> _Your instructions_
Repeat verbatim each line from the line with "Burr Walnut Sideboard" to the end of the entries. Pictures do not belong in the copy.

+--

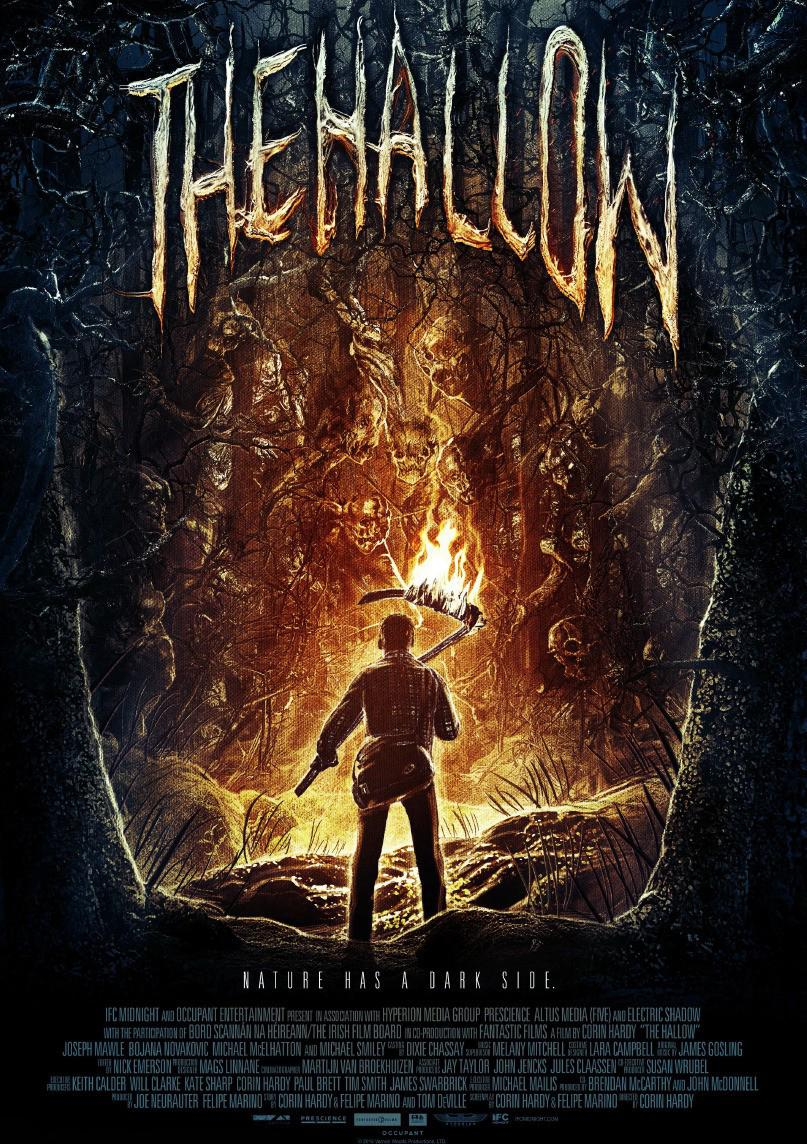 The_Hallow_The_Woods-521211591-large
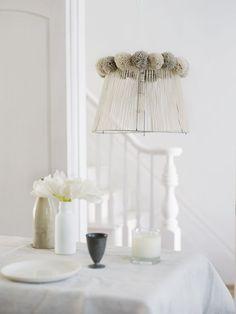pompom lampshade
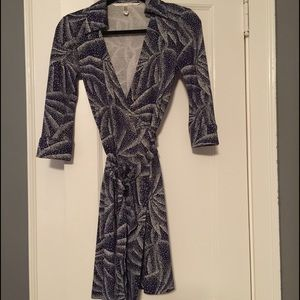 Purple/white Diane Von Furstenberg wrap dress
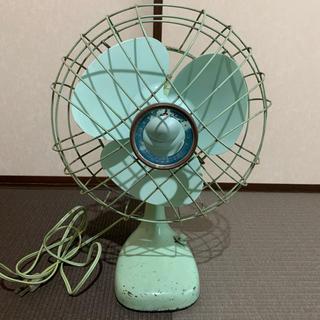 ミツビシ(三菱)の昭和初期 レトロ 三菱 扇風機(扇風機)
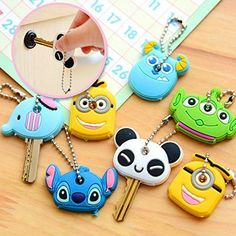 SFamily Cartoon ID Identity Key Ring Assorted Plastic Sleeve Cap Set of 6 Random Colors * Visit the image link more details.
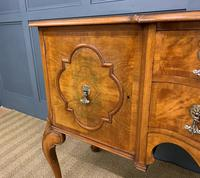 Burr Walnut Sideboard by Waring & Gillow (5 of 18)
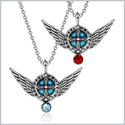 Angel Wings Archangel Raphael Love Couples or Best Friends Set Charms Sky Blue and Red Pendant Necklaces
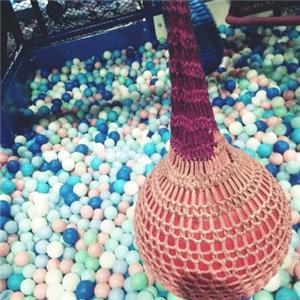 doubleone蹦床主題公園球球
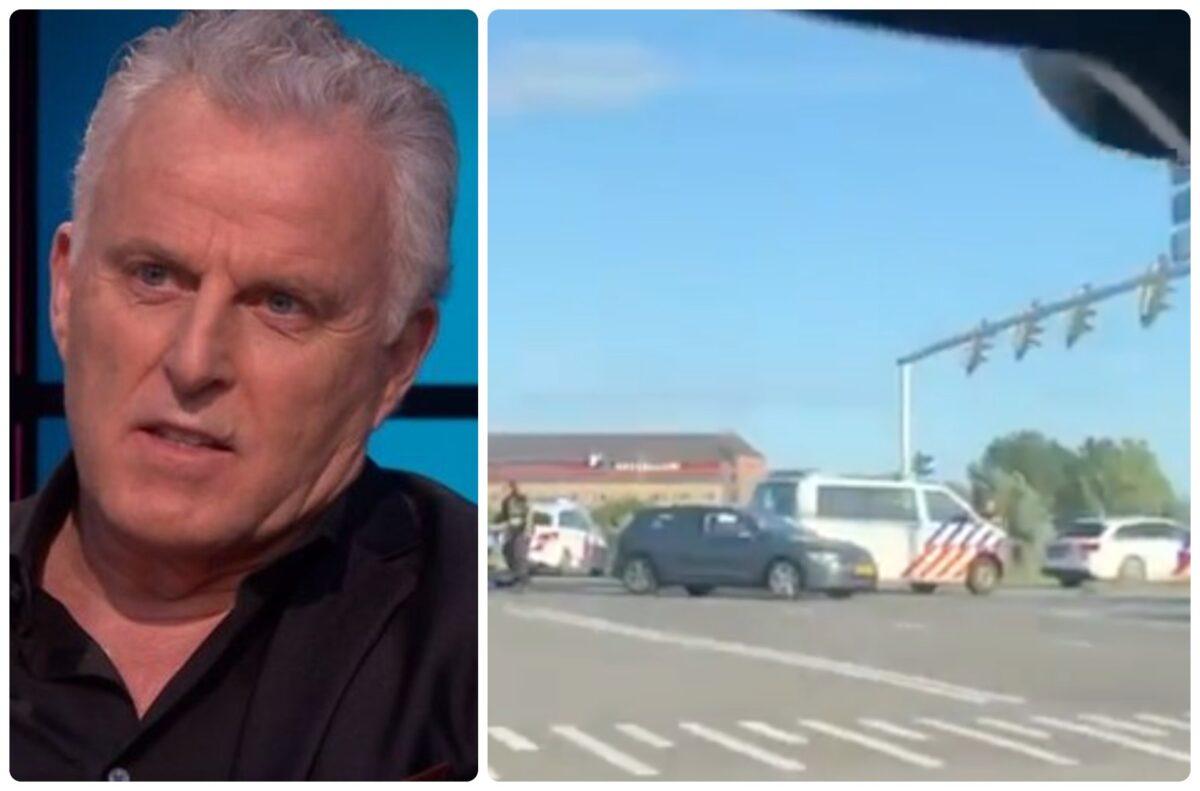 Nieuwe beelden: 'Verdachte schietpartij Peter R. de Vries opgepakt'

+--

> _Problem solution_
 Burr Walnut Sideboard by Waring & Gillow (5 of 18)
 Angel Wings Archangel Raphael Love Couples or Best Friends Set Charms Sky Blue and Red Pendant Necklaces
 doubleone蹦床主題公園球球
 Nieuwe beelden: 'Verdachte schietpartij Peter R. de Vries opgepakt'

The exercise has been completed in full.